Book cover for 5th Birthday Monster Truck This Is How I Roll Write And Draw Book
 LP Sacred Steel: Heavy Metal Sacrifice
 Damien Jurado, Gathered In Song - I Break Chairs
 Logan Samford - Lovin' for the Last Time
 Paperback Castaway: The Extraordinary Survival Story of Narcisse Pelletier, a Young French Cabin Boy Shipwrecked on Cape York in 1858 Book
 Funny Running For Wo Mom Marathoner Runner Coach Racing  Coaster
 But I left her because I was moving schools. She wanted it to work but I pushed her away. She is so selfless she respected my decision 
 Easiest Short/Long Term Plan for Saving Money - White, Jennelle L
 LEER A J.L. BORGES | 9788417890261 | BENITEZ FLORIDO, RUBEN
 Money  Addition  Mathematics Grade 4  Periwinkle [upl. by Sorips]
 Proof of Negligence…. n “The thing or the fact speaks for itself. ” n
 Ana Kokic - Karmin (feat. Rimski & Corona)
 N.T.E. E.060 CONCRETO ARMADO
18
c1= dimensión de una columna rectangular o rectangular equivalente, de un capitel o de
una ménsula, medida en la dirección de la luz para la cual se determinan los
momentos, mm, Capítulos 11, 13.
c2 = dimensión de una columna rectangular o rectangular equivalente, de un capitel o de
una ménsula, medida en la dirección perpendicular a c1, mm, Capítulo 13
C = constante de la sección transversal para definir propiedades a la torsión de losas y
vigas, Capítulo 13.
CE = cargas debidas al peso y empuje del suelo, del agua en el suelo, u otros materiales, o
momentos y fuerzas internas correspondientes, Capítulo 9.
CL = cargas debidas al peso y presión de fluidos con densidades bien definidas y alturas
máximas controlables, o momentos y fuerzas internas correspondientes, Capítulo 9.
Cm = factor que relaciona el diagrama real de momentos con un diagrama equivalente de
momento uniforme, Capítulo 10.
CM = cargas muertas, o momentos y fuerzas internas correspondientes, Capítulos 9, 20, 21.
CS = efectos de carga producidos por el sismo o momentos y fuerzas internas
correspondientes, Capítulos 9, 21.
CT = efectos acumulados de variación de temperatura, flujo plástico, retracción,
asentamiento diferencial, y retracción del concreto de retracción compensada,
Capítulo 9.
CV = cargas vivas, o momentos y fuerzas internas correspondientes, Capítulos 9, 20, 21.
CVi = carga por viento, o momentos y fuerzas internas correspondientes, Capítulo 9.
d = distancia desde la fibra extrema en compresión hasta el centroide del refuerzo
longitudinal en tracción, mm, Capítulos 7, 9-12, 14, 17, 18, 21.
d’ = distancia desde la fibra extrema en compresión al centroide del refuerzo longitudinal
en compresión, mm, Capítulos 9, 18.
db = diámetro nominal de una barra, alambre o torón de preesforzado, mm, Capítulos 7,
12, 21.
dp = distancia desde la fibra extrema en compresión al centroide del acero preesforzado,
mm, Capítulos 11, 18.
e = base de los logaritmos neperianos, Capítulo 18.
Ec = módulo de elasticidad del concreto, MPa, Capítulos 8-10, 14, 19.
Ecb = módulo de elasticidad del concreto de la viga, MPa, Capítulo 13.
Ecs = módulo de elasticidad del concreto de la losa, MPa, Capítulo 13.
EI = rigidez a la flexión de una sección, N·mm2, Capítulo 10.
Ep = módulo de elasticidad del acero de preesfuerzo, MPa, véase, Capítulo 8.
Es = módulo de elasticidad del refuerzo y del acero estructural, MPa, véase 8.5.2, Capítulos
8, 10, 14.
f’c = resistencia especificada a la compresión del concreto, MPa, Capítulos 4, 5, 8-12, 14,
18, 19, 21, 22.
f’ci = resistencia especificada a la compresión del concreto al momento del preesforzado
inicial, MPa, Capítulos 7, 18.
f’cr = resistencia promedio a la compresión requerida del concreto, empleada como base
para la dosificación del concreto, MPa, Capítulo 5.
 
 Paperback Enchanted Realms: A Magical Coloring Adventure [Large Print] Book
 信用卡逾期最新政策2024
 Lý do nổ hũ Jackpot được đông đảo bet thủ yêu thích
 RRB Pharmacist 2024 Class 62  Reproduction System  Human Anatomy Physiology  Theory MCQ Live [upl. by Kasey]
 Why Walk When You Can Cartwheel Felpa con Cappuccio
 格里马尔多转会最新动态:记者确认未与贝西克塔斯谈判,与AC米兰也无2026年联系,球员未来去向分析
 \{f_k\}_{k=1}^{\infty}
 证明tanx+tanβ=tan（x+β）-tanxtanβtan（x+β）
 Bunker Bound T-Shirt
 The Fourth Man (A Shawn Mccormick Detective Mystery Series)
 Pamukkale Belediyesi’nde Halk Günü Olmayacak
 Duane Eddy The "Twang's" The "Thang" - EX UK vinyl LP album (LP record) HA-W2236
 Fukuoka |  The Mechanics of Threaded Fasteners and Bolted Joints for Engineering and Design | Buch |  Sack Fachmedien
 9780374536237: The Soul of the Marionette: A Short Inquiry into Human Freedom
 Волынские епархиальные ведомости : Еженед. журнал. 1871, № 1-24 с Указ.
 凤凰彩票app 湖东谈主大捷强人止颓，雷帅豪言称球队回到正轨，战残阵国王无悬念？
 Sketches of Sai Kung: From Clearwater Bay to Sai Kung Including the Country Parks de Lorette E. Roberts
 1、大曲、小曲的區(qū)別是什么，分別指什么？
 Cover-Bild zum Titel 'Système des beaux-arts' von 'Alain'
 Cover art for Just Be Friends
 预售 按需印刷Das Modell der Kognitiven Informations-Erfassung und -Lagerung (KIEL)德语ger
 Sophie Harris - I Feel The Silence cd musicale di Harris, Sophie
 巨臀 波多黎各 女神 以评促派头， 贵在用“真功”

* * *

- _Work instruction_: Reproduce word for word the material above, starting with the line that has "longitudinal en tracción, mm, Capítulos" and stopping after the line that has "The Mechanics of".

- _Answer below_:
longitudinal en tracción, mm, Capítulos 7, 9-12, 14, 17, 18, 21.
d’ = distancia desde la fibra extrema en compresión al centroide del refuerzo longitudinal
en compresión, mm, Capítulos 9, 18.
db = diámetro nominal de una barra, alambre o torón de preesforzado, mm, Capítulos 7,
12, 21.
dp = distancia desde la fibra extrema en compresión al centroide del acero preesforzado,
mm, Capítulos 11, 18.
e = base de los logaritmos neperianos, Capítulo 18.
Ec = módulo de elasticidad del concreto, MPa, Capítulos 8-10, 14, 19.
Ecb = módulo de elasticidad del concreto de la viga, MPa, Capítulo 13.
Ecs = módulo de elasticidad del concreto de la losa, MPa, Capítulo 13.
EI = rigidez a la flexión de una sección, N·mm2, Capítulo 10.
Ep = módulo de elasticidad del acero de preesfuerzo, MPa, véase, Capítulo 8.
Es = módulo de elasticidad del refuerzo y del acero estructural, MPa, véase 8.5.2, Capítulos
8, 10, 14.
f’c = resistencia especificada a la compresión del concreto, MPa, Capítulos 4, 5, 8-12, 14,
18, 19, 21, 22.
f’ci = resistencia especificada a la compresión del concreto al momento del preesforzado
inicial, MPa, Capítulos 7, 18.
f’cr = resistencia promedio a la compresión requerida del concreto, empleada como base
para la dosificación del concreto, MPa, Capítulo 5.
 
 Paperback Enchanted Realms: A Magical Coloring Adventure [Large Print] Book
 信用卡逾期最新政策2024
 Lý do nổ hũ Jackpot được đông đảo bet thủ yêu thích
 RRB Pharmacist 2024 Class 62  Reproduction System  Human Anatomy Physiology  Theory MCQ Live [upl. by Kasey]
 Why Walk When You Can Cartwheel Felpa con Cappuccio
 格里马尔多转会最新动态:记者确认未与贝西克塔斯谈判,与AC米兰也无2026年联系,球员未来去向分析
 \{f_k\}_{k=1}^{\infty}
 证明tanx+tanβ=tan（x+β）-tanxtanβtan（x+β）
 Bunker Bound T-Shirt
 The Fourth Man (A Shawn Mccormick Detective Mystery Series)
 Pamukkale Belediyesi’nde Halk Günü Olmayacak
 Duane Eddy The "Twang's" The "Thang" - EX UK vinyl LP album (LP record) HA-W2236
 Fukuoka |  The Mechanics of Threaded Fasteners and Bolted Joints for Engineering and Design | Buch |  Sack Fachmedien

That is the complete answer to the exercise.